Studio album by Donovan
- Released: 24 August 2004
- Recorded: 2002–2003
- Studio: Capitol Studio B, Hollywood, California; Pacifica Studios, Los Angeles, California
- Genre: Rock
- Label: Appleseed
- Producer: John Chelew

Donovan chronology
| Brother Sun, Sister Moon (2004) | Beat Cafe (2004) | To Try for the Sun: The Journey of Donovan (2005) |

= Beat Cafe =

Beat Cafe is the 23rd studio album, and 28th album overall, from Scottish singer-songwriter Donovan. It is his first collection containing newly written songs since his 1996 album Sutras. Beat Cafe was released worldwide (Appleseed Records 1081) on 24 August 2004. The first 1000 CDs were autographed and hand numbered.

==History==
After the launching of his website and three new releases within two years, Donovan entered the studio with a new band including his longtime friends Danny Thompson on bass and Jim Keltner on drums. The new sessions, produced by John Chelew, mixed rock and roll with a beatnik style. In addition to handling production duties, Chelew contributed keyboards to many of the songs on the album.

Information provided –

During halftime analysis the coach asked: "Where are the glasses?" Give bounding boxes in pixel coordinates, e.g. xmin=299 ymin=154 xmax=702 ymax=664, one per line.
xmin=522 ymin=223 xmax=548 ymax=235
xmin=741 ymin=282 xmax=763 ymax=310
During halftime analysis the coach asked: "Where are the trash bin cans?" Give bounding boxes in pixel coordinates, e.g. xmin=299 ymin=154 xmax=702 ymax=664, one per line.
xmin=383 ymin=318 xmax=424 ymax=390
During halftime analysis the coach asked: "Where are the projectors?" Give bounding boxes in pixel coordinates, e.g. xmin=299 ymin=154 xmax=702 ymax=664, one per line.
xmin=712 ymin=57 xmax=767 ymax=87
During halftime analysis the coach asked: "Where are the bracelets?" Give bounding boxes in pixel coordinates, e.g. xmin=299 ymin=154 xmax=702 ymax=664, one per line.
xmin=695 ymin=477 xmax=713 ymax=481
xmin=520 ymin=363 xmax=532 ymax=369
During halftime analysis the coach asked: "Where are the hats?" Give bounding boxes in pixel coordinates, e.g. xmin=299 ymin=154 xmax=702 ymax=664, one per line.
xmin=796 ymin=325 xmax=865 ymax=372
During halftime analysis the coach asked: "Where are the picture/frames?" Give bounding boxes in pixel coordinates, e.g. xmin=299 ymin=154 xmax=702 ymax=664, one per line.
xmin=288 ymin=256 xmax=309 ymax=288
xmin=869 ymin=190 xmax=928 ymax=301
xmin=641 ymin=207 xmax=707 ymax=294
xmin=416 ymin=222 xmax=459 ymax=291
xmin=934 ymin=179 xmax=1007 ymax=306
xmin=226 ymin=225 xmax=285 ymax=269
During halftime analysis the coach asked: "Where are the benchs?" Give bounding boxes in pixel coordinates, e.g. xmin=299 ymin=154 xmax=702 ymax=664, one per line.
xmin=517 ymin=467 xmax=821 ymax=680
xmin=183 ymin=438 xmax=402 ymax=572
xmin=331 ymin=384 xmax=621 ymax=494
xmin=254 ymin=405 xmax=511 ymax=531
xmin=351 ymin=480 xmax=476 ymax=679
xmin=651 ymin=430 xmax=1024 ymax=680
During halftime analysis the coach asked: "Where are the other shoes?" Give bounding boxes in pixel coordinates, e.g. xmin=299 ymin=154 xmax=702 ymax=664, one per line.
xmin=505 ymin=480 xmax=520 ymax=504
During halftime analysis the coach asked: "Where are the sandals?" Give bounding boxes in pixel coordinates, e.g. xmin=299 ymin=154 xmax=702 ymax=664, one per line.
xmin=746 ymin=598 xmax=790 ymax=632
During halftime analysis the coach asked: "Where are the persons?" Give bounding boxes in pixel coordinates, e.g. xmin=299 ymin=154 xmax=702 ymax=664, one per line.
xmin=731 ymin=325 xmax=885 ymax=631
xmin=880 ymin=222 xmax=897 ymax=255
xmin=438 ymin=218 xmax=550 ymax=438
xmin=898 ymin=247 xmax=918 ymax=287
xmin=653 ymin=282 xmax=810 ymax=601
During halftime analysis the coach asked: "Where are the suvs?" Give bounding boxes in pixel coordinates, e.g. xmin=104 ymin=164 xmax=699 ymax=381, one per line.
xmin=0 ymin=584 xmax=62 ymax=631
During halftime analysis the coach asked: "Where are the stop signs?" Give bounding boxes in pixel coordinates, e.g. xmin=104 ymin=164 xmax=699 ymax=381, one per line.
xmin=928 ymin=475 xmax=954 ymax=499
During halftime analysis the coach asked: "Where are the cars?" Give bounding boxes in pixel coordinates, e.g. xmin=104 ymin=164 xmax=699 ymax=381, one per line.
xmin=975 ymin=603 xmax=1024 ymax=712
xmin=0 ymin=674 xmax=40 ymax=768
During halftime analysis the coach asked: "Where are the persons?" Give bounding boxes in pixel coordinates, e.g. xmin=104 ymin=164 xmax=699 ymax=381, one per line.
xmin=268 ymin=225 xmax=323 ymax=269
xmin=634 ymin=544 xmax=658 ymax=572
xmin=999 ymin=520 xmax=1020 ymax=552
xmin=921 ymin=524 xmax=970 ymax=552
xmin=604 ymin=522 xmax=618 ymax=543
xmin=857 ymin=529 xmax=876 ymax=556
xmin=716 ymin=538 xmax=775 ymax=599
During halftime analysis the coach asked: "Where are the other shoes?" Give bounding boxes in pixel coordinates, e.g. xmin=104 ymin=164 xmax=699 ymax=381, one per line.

Task statement – Transcribe the stretch of the Beat Cafe text from "Beat Cafe is" through "on the album.". The rows come from a different source than the text.

Expected answer –
Beat Cafe is the 23rd studio album, and 28th album overall, from Scottish singer-songwriter Donovan. It is his first collection containing newly written songs since his 1996 album Sutras. Beat Cafe was released worldwide (Appleseed Records 1081) on 24 August 2004. The first 1000 CDs were autographed and hand numbered.

==History==
After the launching of his website and three new releases within two years, Donovan entered the studio with a new band including his longtime friends Danny Thompson on bass and Jim Keltner on drums. The new sessions, produced by John Chelew, mixed rock and roll with a beatnik style. In addition to handling production duties, Chelew contributed keyboards to many of the songs on the album.